Your objective
What follows is a listing; restate every line of it word for word.

*** The input ***

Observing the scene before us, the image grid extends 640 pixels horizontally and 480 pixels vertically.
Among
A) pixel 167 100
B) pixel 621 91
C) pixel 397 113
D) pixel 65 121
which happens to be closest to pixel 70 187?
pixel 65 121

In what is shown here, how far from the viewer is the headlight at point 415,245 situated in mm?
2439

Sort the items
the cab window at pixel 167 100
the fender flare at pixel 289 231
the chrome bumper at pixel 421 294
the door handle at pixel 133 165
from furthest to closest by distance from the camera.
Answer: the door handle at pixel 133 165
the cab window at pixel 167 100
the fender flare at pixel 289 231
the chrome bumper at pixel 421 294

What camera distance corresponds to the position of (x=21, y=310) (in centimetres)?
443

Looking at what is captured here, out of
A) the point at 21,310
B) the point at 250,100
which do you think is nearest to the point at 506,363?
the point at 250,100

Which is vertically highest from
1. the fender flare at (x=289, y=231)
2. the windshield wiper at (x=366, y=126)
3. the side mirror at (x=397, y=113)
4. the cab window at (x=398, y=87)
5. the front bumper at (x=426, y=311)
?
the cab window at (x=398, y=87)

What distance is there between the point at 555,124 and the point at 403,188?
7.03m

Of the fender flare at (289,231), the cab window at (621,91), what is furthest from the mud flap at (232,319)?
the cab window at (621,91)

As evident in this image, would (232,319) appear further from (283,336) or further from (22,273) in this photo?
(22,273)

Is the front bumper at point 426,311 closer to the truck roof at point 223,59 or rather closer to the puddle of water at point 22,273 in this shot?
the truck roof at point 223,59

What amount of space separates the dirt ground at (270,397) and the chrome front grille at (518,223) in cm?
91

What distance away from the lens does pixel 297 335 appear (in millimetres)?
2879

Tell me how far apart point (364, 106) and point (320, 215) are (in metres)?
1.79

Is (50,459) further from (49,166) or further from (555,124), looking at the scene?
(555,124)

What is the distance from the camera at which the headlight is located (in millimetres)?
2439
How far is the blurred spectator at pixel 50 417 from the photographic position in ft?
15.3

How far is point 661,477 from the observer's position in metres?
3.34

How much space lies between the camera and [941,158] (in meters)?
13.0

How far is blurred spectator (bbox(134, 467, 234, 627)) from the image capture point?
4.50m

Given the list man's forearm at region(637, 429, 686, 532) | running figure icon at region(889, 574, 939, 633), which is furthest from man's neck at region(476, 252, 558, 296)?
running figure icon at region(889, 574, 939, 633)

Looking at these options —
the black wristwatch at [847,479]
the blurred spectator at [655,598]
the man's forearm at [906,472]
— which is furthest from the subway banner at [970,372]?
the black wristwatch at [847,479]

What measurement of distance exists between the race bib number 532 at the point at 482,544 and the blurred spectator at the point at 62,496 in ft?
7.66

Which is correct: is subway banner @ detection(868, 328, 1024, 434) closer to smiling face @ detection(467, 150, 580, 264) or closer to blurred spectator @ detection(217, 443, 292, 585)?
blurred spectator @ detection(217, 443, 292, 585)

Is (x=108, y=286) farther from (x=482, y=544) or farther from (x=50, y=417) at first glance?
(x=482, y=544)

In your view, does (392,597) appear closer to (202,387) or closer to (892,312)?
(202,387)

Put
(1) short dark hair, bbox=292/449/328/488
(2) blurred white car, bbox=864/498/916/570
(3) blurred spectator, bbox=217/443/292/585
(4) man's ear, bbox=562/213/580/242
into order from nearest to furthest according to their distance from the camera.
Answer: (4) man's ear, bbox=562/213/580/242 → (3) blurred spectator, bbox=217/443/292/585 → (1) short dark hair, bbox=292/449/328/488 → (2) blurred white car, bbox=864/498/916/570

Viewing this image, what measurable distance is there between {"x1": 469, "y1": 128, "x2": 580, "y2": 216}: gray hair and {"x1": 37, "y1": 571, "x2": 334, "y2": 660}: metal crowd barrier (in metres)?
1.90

***

Written reply
Observing the scene before us, the image grid extends 640 pixels horizontally and 480 pixels vertically.
Among
A) pixel 167 100
B) pixel 621 91
C) pixel 397 113
D) pixel 65 121
which happens to be closest to pixel 70 187?
pixel 65 121

In what is shown here, how far from the viewer is the headlight at point 415,245 situated in mm?
2439

Sort the items
the cab window at pixel 167 100
the fender flare at pixel 289 231
the chrome bumper at pixel 421 294
the door handle at pixel 133 165
from furthest to closest by distance from the camera.
Answer: the door handle at pixel 133 165
the cab window at pixel 167 100
the fender flare at pixel 289 231
the chrome bumper at pixel 421 294

What camera distance corresponds to the position of (x=21, y=310) (in centimetres)?
443

Looking at what is captured here, out of
A) the point at 21,310
B) the point at 250,100
which do you think is nearest to the point at 506,363?
the point at 250,100

Which is vertically highest from
1. the fender flare at (x=289, y=231)
2. the windshield wiper at (x=366, y=126)
3. the side mirror at (x=397, y=113)
4. the cab window at (x=398, y=87)
5. the front bumper at (x=426, y=311)
?
the cab window at (x=398, y=87)

What distance is there between the point at 555,124 and the point at 403,188?
7.03m

Of the fender flare at (289,231), the cab window at (621,91), what is furthest from the mud flap at (232,319)?
the cab window at (621,91)

As evident in this image, would (232,319) appear further from (283,336) or further from (22,273) in this photo?
(22,273)

Is the front bumper at point 426,311 closer to the truck roof at point 223,59 or rather closer to the puddle of water at point 22,273 in this shot?
the truck roof at point 223,59

What amount of space separates the dirt ground at (270,397) and the chrome front grille at (518,223) in cm?
91

What distance away from the lens does pixel 297 335 appear (in millimetres)?
2879

Tell me how far apart point (364, 106) and point (320, 215) are (in metres)?
1.79

Is (50,459) further from (49,166) or further from (555,124), looking at the scene?
(555,124)

What is the distance from the camera at which the headlight is located (in millimetres)?
2439
How far is the blurred spectator at pixel 50 417 from the photographic position in ft?
15.3

How far is point 661,477 from the observer's position in metres?
3.34

How much space lies between the camera and [941,158] (in meters)?
13.0

How far is blurred spectator (bbox(134, 467, 234, 627)) from the image capture point?
4.50m

Given the list man's forearm at region(637, 429, 686, 532) | running figure icon at region(889, 574, 939, 633), which is furthest from man's neck at region(476, 252, 558, 296)?
running figure icon at region(889, 574, 939, 633)

Looking at these options —
the black wristwatch at [847,479]
the blurred spectator at [655,598]
the man's forearm at [906,472]
— which is furthest from the subway banner at [970,372]?
the black wristwatch at [847,479]

What measurement of distance exists between the race bib number 532 at the point at 482,544 and the blurred spectator at the point at 62,496 in ft?
7.66

Which is correct: is subway banner @ detection(868, 328, 1024, 434) closer to smiling face @ detection(467, 150, 580, 264) or closer to blurred spectator @ detection(217, 443, 292, 585)?
blurred spectator @ detection(217, 443, 292, 585)

Is (x=108, y=286) farther from (x=482, y=544) or farther from (x=50, y=417) at first glance?
(x=482, y=544)

In your view, does (392,597) appear closer to (202,387) or closer to (892,312)?
(202,387)

Put
(1) short dark hair, bbox=292/449/328/488
(2) blurred white car, bbox=864/498/916/570
(3) blurred spectator, bbox=217/443/292/585
(4) man's ear, bbox=562/213/580/242
into order from nearest to furthest according to their distance from the camera.
Answer: (4) man's ear, bbox=562/213/580/242 → (3) blurred spectator, bbox=217/443/292/585 → (1) short dark hair, bbox=292/449/328/488 → (2) blurred white car, bbox=864/498/916/570

Viewing this image, what measurable distance is there between {"x1": 469, "y1": 128, "x2": 580, "y2": 216}: gray hair and {"x1": 37, "y1": 571, "x2": 334, "y2": 660}: metal crowd barrier (in metres)?
1.90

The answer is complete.